Five Reasons Why Venture Capitalists and Founders Struggle to Tune In
Venture Capital isn’t for all new Ventures. Many have already explained the key reasons why Founders should think twice before looking for Venture Capital money (too much dilution and control), however the big upside is scaling, or at least this is what Founders expect, as Venture Capital is meant to fuel growth and scale up a startup.
However, what I have seen is many startups are looking for money before they are ready to scale. This is the beginning of the end. A killer strategy.
But there is more. From my experience working with VCs and Founders, I can say most of the time the honeymoon gets over quickly. Why?
- The Founders expect more beyond the money
- The VCs expect to get traction quicker
It’s all about expectations and facing reality.
In this article, I suggest Founders to put themselves in the VCs’ shoes to better understand why things don’t always work out as expected. Venture Capital leaders have a number of pressing issues to think of. Here 5 issues that Founders should be fully aware of:
You think VCs buy only. In reality they sell everyday
No VC fund exists if someone doesn’t invest in it. Simple.
When Venture Capitalists are in the fundraising mode, they are all in. They need to sell to LPs their vision and strategy for the new fund and they know the fund must have a reasonable size to make their goals happen. So, the hunt is an ongoing, and often unease, process. What this really means is VCs need to step out of their comfort zone and become great sales managers to get this done.
Not an easy thing. Sometimes frustrating. Sometimes painful.
Besides, many funds don’t have either a distinctive edge or a niche they target. Why shall LPs put their own money into these funds?
Get it right. There is no way back.
Investing in the right startups is everything for a VC. Not only takes time, but also it requires a strong understanding of the markets, good judgment calls. Just to mention few challenges.

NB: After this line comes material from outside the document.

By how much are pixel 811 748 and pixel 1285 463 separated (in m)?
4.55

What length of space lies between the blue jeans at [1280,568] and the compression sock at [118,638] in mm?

From a practical standpoint though, VCs need to look at hundreds of startups and their decks. They have limited time to review them and make the right call. Pressure goes up.
Although most of the time the investment is well thought and the VCs believe in the market opportunity and the scalability of the project, things sometimes don’t really work as expected.
According to one of the latest analysis of 101 startup post-mortems (Source: CB insights), startups fail primarily because there is no need in the market for what they offer. Equally, they either get outcompeted or they don’t have the right team on board.
How can VCs mitigate the risk of failure? No one has the crystal ball and things sometimes change. In addition to this, the unexpected happens. How are VCs dealing with that? Through a better decision-making process? Better risk management? Better strategic planning?
That deal is mine!
Winning the best deal. That’s it. This is what really counts for a VC.
For the best startup in the market, the competition is fierce. Some of the reasons are:
- The market size is huge
- The Founders have successfully built other startups in the past
- Other top VCs are thinking to invest in the same opportunity
But what if VCs get into the fear of missing out that normally becomes more intense after the market has just experienced an uptick?
Besides being a dangerous emotion, the fear of missing out leads to jealousy, dissatisfaction with the current portfolio companies, and bad decisions.
This clearly increase the risk of bad investing.
Exit, Exit, Exit
The latest researches about VCs in the US have confirmed, for acquisitions, the time to exit has increased across the board, and in particular since 2013. The average time to exit by acquisition is now around 6 years, approx. 2 years more than 2005.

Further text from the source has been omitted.